Bathycoelia thalassina

Scientific classification
- Kingdom: Animalia
- Phylum: Arthropoda
- Class: Insecta
- Order: Hemiptera
- Suborder: Heteroptera
- Family: Pentatomidae
- Subfamily: Pentatominae
- Tribe: Bathycoeliini
- Genus: Bathycoelia
- Species: B. thalassina
- Binomial name: Bathycoelia thalassina (Herrich-Schäffer, 1844)

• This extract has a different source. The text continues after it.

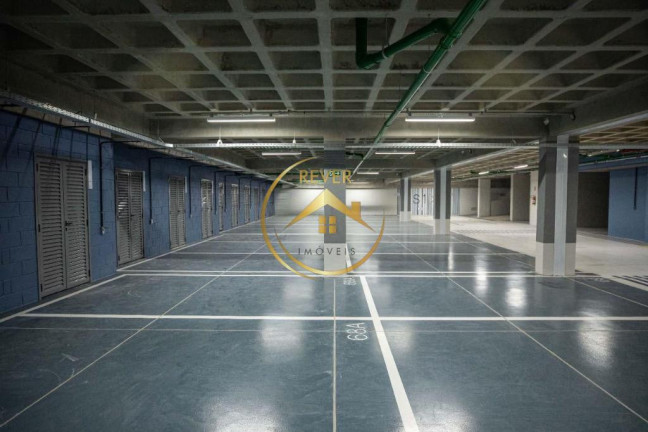 Imagem Apartamento com 2 Quartos para Alugar, 114 m² em Cambuí - Campinas Imagem Apartamento com 2 Quartos para Alugar, 114 m² em Cambuí - Campinas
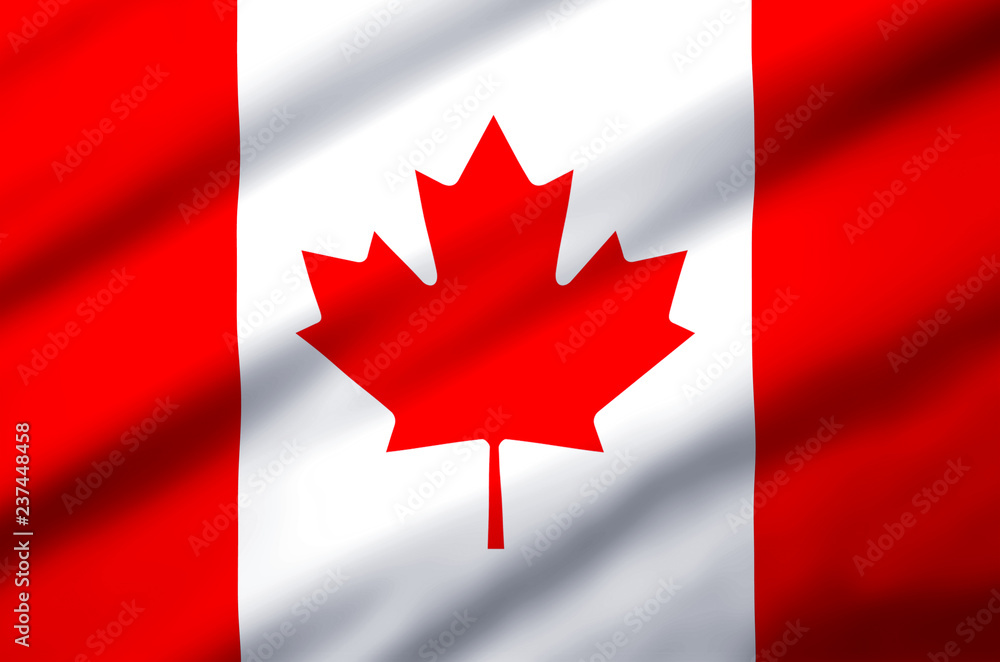 Canada Canada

= Bathycoelia thalassina =

- Genus: Bathycoelia
- Species: thalassina
- Authority: (Herrich-Schäffer, 1844)

Species of insect

Bathycoelia thalassina is a species of African shield bugs in the subfamily Pentatominae.

==Description==
B. thalassina is a large, mostly green species of shield bug with a length of 20–21 mm. The flattened lateral border of the abdomen (connexivum) has a black pattern more or less black with round pale spot in middle of each segment. The pronotum has very dense puncturing, the surface of the disk therefore rugose and opaque.

==Cocoa Pest==
B. thalassina has been recognised as a 'new encounter pest' of West African cacao, Theobroma cacao since the 1960s, when it was observed that "large nymphs and adults … feed on developing cocoa pods, causing damage to the beans. The small nymphs feed mainly on the leaves and do little damage. The adults have long feeding stylets (about 22 mm) which can penetrate the pod cortex and suck liquid from the developing beans. This results in malformed or atrophied beans. In ripe pods the malformed beans are brown instead of pink, and dry, lacking the sugary mucilage which normally covers beans."